§ **PROBLEM 1**
Why does the writer of the piece on suicide research doubt conclusions drawn from talking with a victim's family and friends? Answer in one to three sentences.
§ **PROBLEM 2**
Carry the piece on suicide research forward past its last sentence, keeping the writer's first-person voice.

§ **EXCERPTED PASSAGE**
__________________________________________________

More and more forensic research is being done in the name of suicide prevention and I am absolutely nonplussed at the conclusions that are reached by talking to the suicide victim’s PCP, their family, friends and by researching whatever writings or videos the suicidal victim left.

First off, individuals in relationship to the person who died by suicide have a distinct and obvious reason for not delving into the situation. It has been found that many coroners are asked by family members to obscure the reason for death or just list it as accidental if no absolute evidence to the contrary is presented.

Some person told me years ago that depression was caused by being suicidal. I shook my head and laughed, treating the comment with scornful condescension. How could you be suicidal before you became depressed? Specializing in treating suicidality for decades as a licensed mental health therapist and a certified chemical dependency counselor, I now know that comment was closer to correct than I ever suspected. I have been doing research involving those who are suicidal and who have recounted the circumstances around their numerous suicidal attempts. From that direct data I formulated the “psychobiology of suicide”.

__________________________________________________

§ **GIVEN ENTRIES**
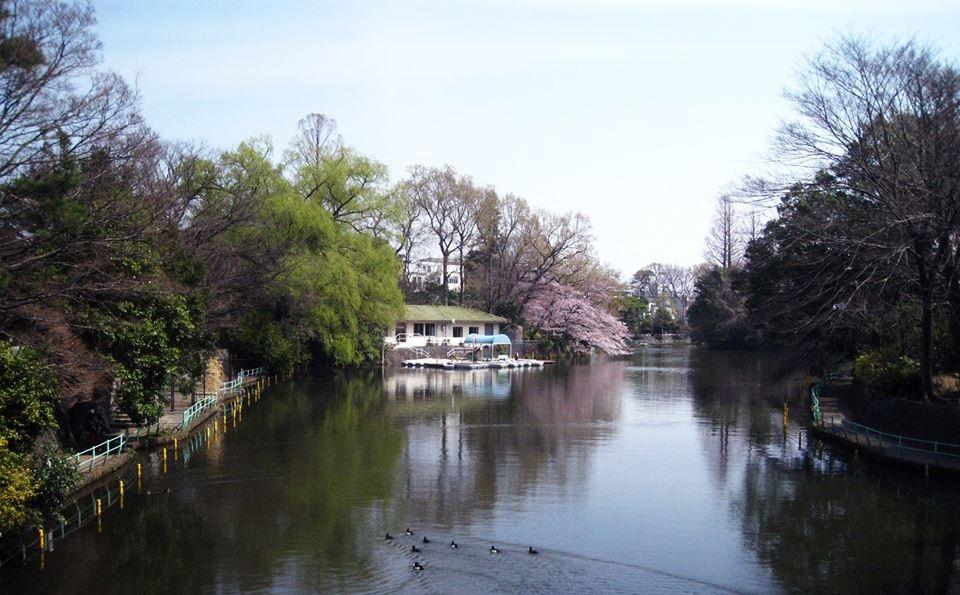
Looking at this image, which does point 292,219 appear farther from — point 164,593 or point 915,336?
point 164,593

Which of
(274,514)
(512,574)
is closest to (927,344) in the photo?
(512,574)

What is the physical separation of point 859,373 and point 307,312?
27.8 m

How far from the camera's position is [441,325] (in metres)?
69.5

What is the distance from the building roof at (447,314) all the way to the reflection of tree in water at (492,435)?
538 inches

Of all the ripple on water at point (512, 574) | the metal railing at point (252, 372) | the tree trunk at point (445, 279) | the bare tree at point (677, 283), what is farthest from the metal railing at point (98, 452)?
the bare tree at point (677, 283)

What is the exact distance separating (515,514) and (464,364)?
41.3m

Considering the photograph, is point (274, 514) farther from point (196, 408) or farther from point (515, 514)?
point (196, 408)

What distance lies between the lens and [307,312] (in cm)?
4800

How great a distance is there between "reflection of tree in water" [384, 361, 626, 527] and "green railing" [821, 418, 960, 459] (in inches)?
308

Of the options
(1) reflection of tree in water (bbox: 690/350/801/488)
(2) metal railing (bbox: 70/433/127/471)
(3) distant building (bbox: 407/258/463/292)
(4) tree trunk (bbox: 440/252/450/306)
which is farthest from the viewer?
(3) distant building (bbox: 407/258/463/292)

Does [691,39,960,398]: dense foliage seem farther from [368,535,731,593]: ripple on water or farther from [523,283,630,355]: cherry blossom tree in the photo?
[523,283,630,355]: cherry blossom tree

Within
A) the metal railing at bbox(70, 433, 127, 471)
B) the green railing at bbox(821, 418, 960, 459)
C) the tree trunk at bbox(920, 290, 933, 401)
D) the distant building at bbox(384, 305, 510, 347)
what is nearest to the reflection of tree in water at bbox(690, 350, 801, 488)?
the green railing at bbox(821, 418, 960, 459)

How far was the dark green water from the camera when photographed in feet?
51.1

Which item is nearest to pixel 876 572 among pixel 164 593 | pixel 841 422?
pixel 164 593
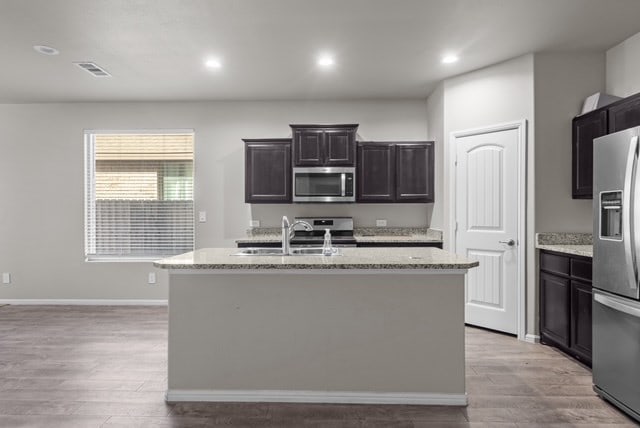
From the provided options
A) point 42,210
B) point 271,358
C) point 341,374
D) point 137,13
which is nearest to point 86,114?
point 42,210

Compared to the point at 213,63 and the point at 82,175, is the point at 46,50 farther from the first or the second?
the point at 82,175

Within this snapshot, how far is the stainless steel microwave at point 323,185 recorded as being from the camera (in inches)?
184

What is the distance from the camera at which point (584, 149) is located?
3387 millimetres

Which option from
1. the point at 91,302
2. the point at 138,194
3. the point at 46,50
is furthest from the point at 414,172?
the point at 91,302

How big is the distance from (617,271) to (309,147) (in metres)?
3.19

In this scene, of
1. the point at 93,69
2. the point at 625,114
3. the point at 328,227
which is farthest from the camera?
the point at 328,227

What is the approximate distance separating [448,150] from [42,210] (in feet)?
16.8

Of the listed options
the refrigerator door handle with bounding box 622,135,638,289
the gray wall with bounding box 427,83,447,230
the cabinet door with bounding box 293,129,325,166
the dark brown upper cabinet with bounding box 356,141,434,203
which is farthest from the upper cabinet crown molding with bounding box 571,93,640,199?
the cabinet door with bounding box 293,129,325,166

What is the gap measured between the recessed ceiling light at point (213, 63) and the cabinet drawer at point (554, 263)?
344 cm

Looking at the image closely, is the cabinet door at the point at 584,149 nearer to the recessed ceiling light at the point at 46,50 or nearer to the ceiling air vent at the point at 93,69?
the ceiling air vent at the point at 93,69

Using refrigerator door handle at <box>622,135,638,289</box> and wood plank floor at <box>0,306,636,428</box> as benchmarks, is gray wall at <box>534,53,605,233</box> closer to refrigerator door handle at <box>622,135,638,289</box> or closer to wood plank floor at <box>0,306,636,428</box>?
wood plank floor at <box>0,306,636,428</box>

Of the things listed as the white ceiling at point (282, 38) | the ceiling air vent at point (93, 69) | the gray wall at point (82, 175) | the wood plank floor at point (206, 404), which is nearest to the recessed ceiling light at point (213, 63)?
the white ceiling at point (282, 38)

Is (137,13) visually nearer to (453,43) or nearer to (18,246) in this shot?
(453,43)

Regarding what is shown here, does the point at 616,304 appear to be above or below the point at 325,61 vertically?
below
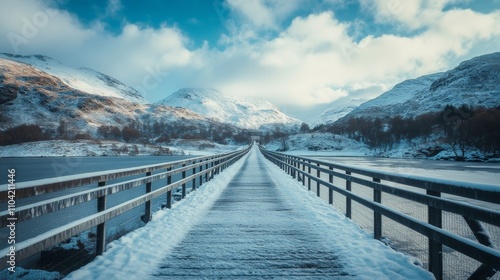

__________________________________________________

§ **EXPECTED OUTPUT 1**
People close to someone who died by suicide have a clear reason not to look closely into what happened. Many coroners are even asked by family members to hide the cause of death, or to list it as accidental when there is no firm evidence otherwise.

§ **EXPECTED OUTPUT 2**
I discovered that the majority of my suicidal patients did not qualify for a DSM diagnosis. When I delved into the naissance of their suicidality, I discovered something else extremely significant – they all could identify a period in their childhood when they felt helpless to change their situation or to improve an untenable problematic atmosphere. At this point the child began thinking about “not being here” in order to cope with the untenable situation. Thinking about “not being here” brings on a rush of “well-being” and somehow they know they have hit on the answer – the one thing that makes everything bearable. It is this thought pattern of “not being here” that makes the situation liveable. That is about all a child can do. The brain will always look for ways to relieve pain, whether the pain is emotional or physical.

No one knows about that except the enlightened suicidal person. Certainly no onlooker would ever pick up on it. No way. Most people think that suicide starts in adolescence or adulthood because that is when others find out about attempts. There are usually an average of six attempts for every suicide. So you think you are hearing about the one time. But guess what?!  It has happened many, many times before that. I assure you. I must have tried at least that many times before I ever even told anyone I was suicidal. But when I think about it I used a lot of metaphors for suicide before I actually used that exact term. I noticed that was true for most of my patients also. I’d use the words, “not long for this world, leaving this place for good, buying the farm”. Now that I think of it there were quite a few and said in a flippant, kind of haggard way, no one would really stop and think I might mean just that.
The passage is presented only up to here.